- _Written request_: Translate this sentence from the found-footage episode review into Spanish: "Perhaps it’s easy for the gimmick to get in the way of the plot."

- _Passage shown_:
This episode has echoes of many “found footage” horror films, the most well known example is probably still The Blair Witch Project. But the ending is more akin to Ring, as a cursed video which spreads the more people watch it.
I like the idea of “found footage” films as a narrative device in theory, but I’ve seldom liked the result. The Blair Witch Project for example I think was a great marketing gimmick, but it’s not that good a film, to be honest. I was looking forward to this episode, but I was disapointed. I guess “found footage” is a tricky thing to get right. Perhaps it’s easy for the gimmick to get in the way of the plot.

- _Supplied information_:

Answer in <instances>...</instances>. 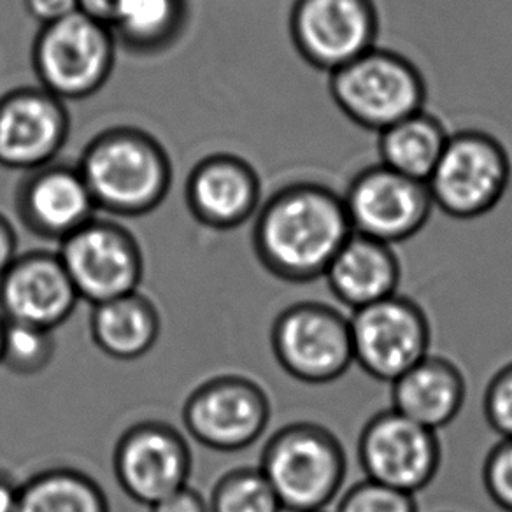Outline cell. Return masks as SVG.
Returning <instances> with one entry per match:
<instances>
[{"label":"cell","instance_id":"1","mask_svg":"<svg viewBox=\"0 0 512 512\" xmlns=\"http://www.w3.org/2000/svg\"><path fill=\"white\" fill-rule=\"evenodd\" d=\"M353 235L341 193L316 181L281 186L258 209L253 251L271 276L304 285L325 278Z\"/></svg>","mask_w":512,"mask_h":512},{"label":"cell","instance_id":"2","mask_svg":"<svg viewBox=\"0 0 512 512\" xmlns=\"http://www.w3.org/2000/svg\"><path fill=\"white\" fill-rule=\"evenodd\" d=\"M78 169L97 211L139 218L164 202L172 185V162L164 144L143 128H106L86 144Z\"/></svg>","mask_w":512,"mask_h":512},{"label":"cell","instance_id":"3","mask_svg":"<svg viewBox=\"0 0 512 512\" xmlns=\"http://www.w3.org/2000/svg\"><path fill=\"white\" fill-rule=\"evenodd\" d=\"M258 469L285 511H325L341 493L348 458L332 430L297 421L279 428L267 441Z\"/></svg>","mask_w":512,"mask_h":512},{"label":"cell","instance_id":"4","mask_svg":"<svg viewBox=\"0 0 512 512\" xmlns=\"http://www.w3.org/2000/svg\"><path fill=\"white\" fill-rule=\"evenodd\" d=\"M328 88L349 121L376 134L420 113L427 102V81L413 60L379 46L330 74Z\"/></svg>","mask_w":512,"mask_h":512},{"label":"cell","instance_id":"5","mask_svg":"<svg viewBox=\"0 0 512 512\" xmlns=\"http://www.w3.org/2000/svg\"><path fill=\"white\" fill-rule=\"evenodd\" d=\"M116 46L111 27L79 11L44 25L32 44L39 86L64 102L92 97L113 74Z\"/></svg>","mask_w":512,"mask_h":512},{"label":"cell","instance_id":"6","mask_svg":"<svg viewBox=\"0 0 512 512\" xmlns=\"http://www.w3.org/2000/svg\"><path fill=\"white\" fill-rule=\"evenodd\" d=\"M511 158L497 137L483 130L449 136L427 186L434 207L455 220H477L504 199Z\"/></svg>","mask_w":512,"mask_h":512},{"label":"cell","instance_id":"7","mask_svg":"<svg viewBox=\"0 0 512 512\" xmlns=\"http://www.w3.org/2000/svg\"><path fill=\"white\" fill-rule=\"evenodd\" d=\"M271 348L288 376L311 386L334 383L355 363L349 316L318 300H300L276 316Z\"/></svg>","mask_w":512,"mask_h":512},{"label":"cell","instance_id":"8","mask_svg":"<svg viewBox=\"0 0 512 512\" xmlns=\"http://www.w3.org/2000/svg\"><path fill=\"white\" fill-rule=\"evenodd\" d=\"M58 256L79 300L99 306L137 292L144 258L136 235L118 221L93 218L60 242Z\"/></svg>","mask_w":512,"mask_h":512},{"label":"cell","instance_id":"9","mask_svg":"<svg viewBox=\"0 0 512 512\" xmlns=\"http://www.w3.org/2000/svg\"><path fill=\"white\" fill-rule=\"evenodd\" d=\"M349 321L356 365L381 383L392 384L430 355V321L409 297L397 293L351 313Z\"/></svg>","mask_w":512,"mask_h":512},{"label":"cell","instance_id":"10","mask_svg":"<svg viewBox=\"0 0 512 512\" xmlns=\"http://www.w3.org/2000/svg\"><path fill=\"white\" fill-rule=\"evenodd\" d=\"M269 395L246 376H216L197 386L183 407L188 434L213 451L253 446L271 423Z\"/></svg>","mask_w":512,"mask_h":512},{"label":"cell","instance_id":"11","mask_svg":"<svg viewBox=\"0 0 512 512\" xmlns=\"http://www.w3.org/2000/svg\"><path fill=\"white\" fill-rule=\"evenodd\" d=\"M342 200L353 234L390 246L420 234L434 211L427 183L402 176L383 164L356 172Z\"/></svg>","mask_w":512,"mask_h":512},{"label":"cell","instance_id":"12","mask_svg":"<svg viewBox=\"0 0 512 512\" xmlns=\"http://www.w3.org/2000/svg\"><path fill=\"white\" fill-rule=\"evenodd\" d=\"M288 27L300 58L334 74L376 48L379 13L374 0H295Z\"/></svg>","mask_w":512,"mask_h":512},{"label":"cell","instance_id":"13","mask_svg":"<svg viewBox=\"0 0 512 512\" xmlns=\"http://www.w3.org/2000/svg\"><path fill=\"white\" fill-rule=\"evenodd\" d=\"M358 460L365 479L416 495L441 469V441L437 432L390 407L365 423L358 437Z\"/></svg>","mask_w":512,"mask_h":512},{"label":"cell","instance_id":"14","mask_svg":"<svg viewBox=\"0 0 512 512\" xmlns=\"http://www.w3.org/2000/svg\"><path fill=\"white\" fill-rule=\"evenodd\" d=\"M113 467L121 490L137 504L151 507L188 486L192 451L176 428L143 421L116 442Z\"/></svg>","mask_w":512,"mask_h":512},{"label":"cell","instance_id":"15","mask_svg":"<svg viewBox=\"0 0 512 512\" xmlns=\"http://www.w3.org/2000/svg\"><path fill=\"white\" fill-rule=\"evenodd\" d=\"M71 128L62 99L43 86H22L0 97V165L29 172L55 162Z\"/></svg>","mask_w":512,"mask_h":512},{"label":"cell","instance_id":"16","mask_svg":"<svg viewBox=\"0 0 512 512\" xmlns=\"http://www.w3.org/2000/svg\"><path fill=\"white\" fill-rule=\"evenodd\" d=\"M16 213L30 234L64 242L97 216L78 165H43L25 172L16 190Z\"/></svg>","mask_w":512,"mask_h":512},{"label":"cell","instance_id":"17","mask_svg":"<svg viewBox=\"0 0 512 512\" xmlns=\"http://www.w3.org/2000/svg\"><path fill=\"white\" fill-rule=\"evenodd\" d=\"M79 295L58 253L18 255L0 278V314L6 321L55 330L71 318Z\"/></svg>","mask_w":512,"mask_h":512},{"label":"cell","instance_id":"18","mask_svg":"<svg viewBox=\"0 0 512 512\" xmlns=\"http://www.w3.org/2000/svg\"><path fill=\"white\" fill-rule=\"evenodd\" d=\"M185 200L200 225L227 232L256 216L262 206V181L248 160L234 153H213L188 174Z\"/></svg>","mask_w":512,"mask_h":512},{"label":"cell","instance_id":"19","mask_svg":"<svg viewBox=\"0 0 512 512\" xmlns=\"http://www.w3.org/2000/svg\"><path fill=\"white\" fill-rule=\"evenodd\" d=\"M402 267L390 244L353 234L325 272L330 293L351 313L397 295Z\"/></svg>","mask_w":512,"mask_h":512},{"label":"cell","instance_id":"20","mask_svg":"<svg viewBox=\"0 0 512 512\" xmlns=\"http://www.w3.org/2000/svg\"><path fill=\"white\" fill-rule=\"evenodd\" d=\"M465 399V376L446 356L430 353L392 383V409L434 432L458 418Z\"/></svg>","mask_w":512,"mask_h":512},{"label":"cell","instance_id":"21","mask_svg":"<svg viewBox=\"0 0 512 512\" xmlns=\"http://www.w3.org/2000/svg\"><path fill=\"white\" fill-rule=\"evenodd\" d=\"M160 327L157 307L139 292L93 306L90 314L93 344L121 362L148 355L157 344Z\"/></svg>","mask_w":512,"mask_h":512},{"label":"cell","instance_id":"22","mask_svg":"<svg viewBox=\"0 0 512 512\" xmlns=\"http://www.w3.org/2000/svg\"><path fill=\"white\" fill-rule=\"evenodd\" d=\"M188 22L190 0H121L111 30L123 50L155 57L178 44Z\"/></svg>","mask_w":512,"mask_h":512},{"label":"cell","instance_id":"23","mask_svg":"<svg viewBox=\"0 0 512 512\" xmlns=\"http://www.w3.org/2000/svg\"><path fill=\"white\" fill-rule=\"evenodd\" d=\"M377 136L379 164L407 178L427 183L451 134L437 116L423 109Z\"/></svg>","mask_w":512,"mask_h":512},{"label":"cell","instance_id":"24","mask_svg":"<svg viewBox=\"0 0 512 512\" xmlns=\"http://www.w3.org/2000/svg\"><path fill=\"white\" fill-rule=\"evenodd\" d=\"M16 512H111L97 481L76 469H46L20 484Z\"/></svg>","mask_w":512,"mask_h":512},{"label":"cell","instance_id":"25","mask_svg":"<svg viewBox=\"0 0 512 512\" xmlns=\"http://www.w3.org/2000/svg\"><path fill=\"white\" fill-rule=\"evenodd\" d=\"M209 512H285L278 495L258 467L227 472L214 484Z\"/></svg>","mask_w":512,"mask_h":512},{"label":"cell","instance_id":"26","mask_svg":"<svg viewBox=\"0 0 512 512\" xmlns=\"http://www.w3.org/2000/svg\"><path fill=\"white\" fill-rule=\"evenodd\" d=\"M55 335L46 328L6 321L2 365L16 376L41 374L55 356Z\"/></svg>","mask_w":512,"mask_h":512},{"label":"cell","instance_id":"27","mask_svg":"<svg viewBox=\"0 0 512 512\" xmlns=\"http://www.w3.org/2000/svg\"><path fill=\"white\" fill-rule=\"evenodd\" d=\"M335 512H420L416 495L363 479L353 484Z\"/></svg>","mask_w":512,"mask_h":512},{"label":"cell","instance_id":"28","mask_svg":"<svg viewBox=\"0 0 512 512\" xmlns=\"http://www.w3.org/2000/svg\"><path fill=\"white\" fill-rule=\"evenodd\" d=\"M483 484L502 511L512 512V439H500L486 455Z\"/></svg>","mask_w":512,"mask_h":512},{"label":"cell","instance_id":"29","mask_svg":"<svg viewBox=\"0 0 512 512\" xmlns=\"http://www.w3.org/2000/svg\"><path fill=\"white\" fill-rule=\"evenodd\" d=\"M484 418L500 439H512V362L495 372L486 386Z\"/></svg>","mask_w":512,"mask_h":512},{"label":"cell","instance_id":"30","mask_svg":"<svg viewBox=\"0 0 512 512\" xmlns=\"http://www.w3.org/2000/svg\"><path fill=\"white\" fill-rule=\"evenodd\" d=\"M27 15L41 27L78 13L76 0H22Z\"/></svg>","mask_w":512,"mask_h":512},{"label":"cell","instance_id":"31","mask_svg":"<svg viewBox=\"0 0 512 512\" xmlns=\"http://www.w3.org/2000/svg\"><path fill=\"white\" fill-rule=\"evenodd\" d=\"M150 512H209V502L199 491L185 486L157 504L151 505Z\"/></svg>","mask_w":512,"mask_h":512},{"label":"cell","instance_id":"32","mask_svg":"<svg viewBox=\"0 0 512 512\" xmlns=\"http://www.w3.org/2000/svg\"><path fill=\"white\" fill-rule=\"evenodd\" d=\"M18 258V237L8 218L0 213V278Z\"/></svg>","mask_w":512,"mask_h":512},{"label":"cell","instance_id":"33","mask_svg":"<svg viewBox=\"0 0 512 512\" xmlns=\"http://www.w3.org/2000/svg\"><path fill=\"white\" fill-rule=\"evenodd\" d=\"M78 11L83 15L90 16L95 22L104 23L111 27L114 16L118 13L121 0H76Z\"/></svg>","mask_w":512,"mask_h":512},{"label":"cell","instance_id":"34","mask_svg":"<svg viewBox=\"0 0 512 512\" xmlns=\"http://www.w3.org/2000/svg\"><path fill=\"white\" fill-rule=\"evenodd\" d=\"M20 500V484L9 476L8 472L0 470V512H16Z\"/></svg>","mask_w":512,"mask_h":512},{"label":"cell","instance_id":"35","mask_svg":"<svg viewBox=\"0 0 512 512\" xmlns=\"http://www.w3.org/2000/svg\"><path fill=\"white\" fill-rule=\"evenodd\" d=\"M4 334H6V320L0 314V365H2V351H4Z\"/></svg>","mask_w":512,"mask_h":512},{"label":"cell","instance_id":"36","mask_svg":"<svg viewBox=\"0 0 512 512\" xmlns=\"http://www.w3.org/2000/svg\"><path fill=\"white\" fill-rule=\"evenodd\" d=\"M316 512H327V511H316Z\"/></svg>","mask_w":512,"mask_h":512}]
</instances>
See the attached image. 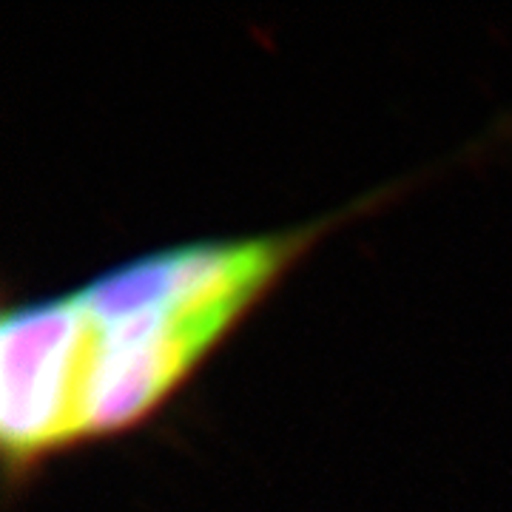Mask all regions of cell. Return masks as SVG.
<instances>
[{
	"mask_svg": "<svg viewBox=\"0 0 512 512\" xmlns=\"http://www.w3.org/2000/svg\"><path fill=\"white\" fill-rule=\"evenodd\" d=\"M325 225L148 251L77 291L9 308L0 325L9 473L151 416Z\"/></svg>",
	"mask_w": 512,
	"mask_h": 512,
	"instance_id": "1",
	"label": "cell"
}]
</instances>
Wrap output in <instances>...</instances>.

- _Output below_: Quizás sea fácil que el truco se interponga en el camino de la trama.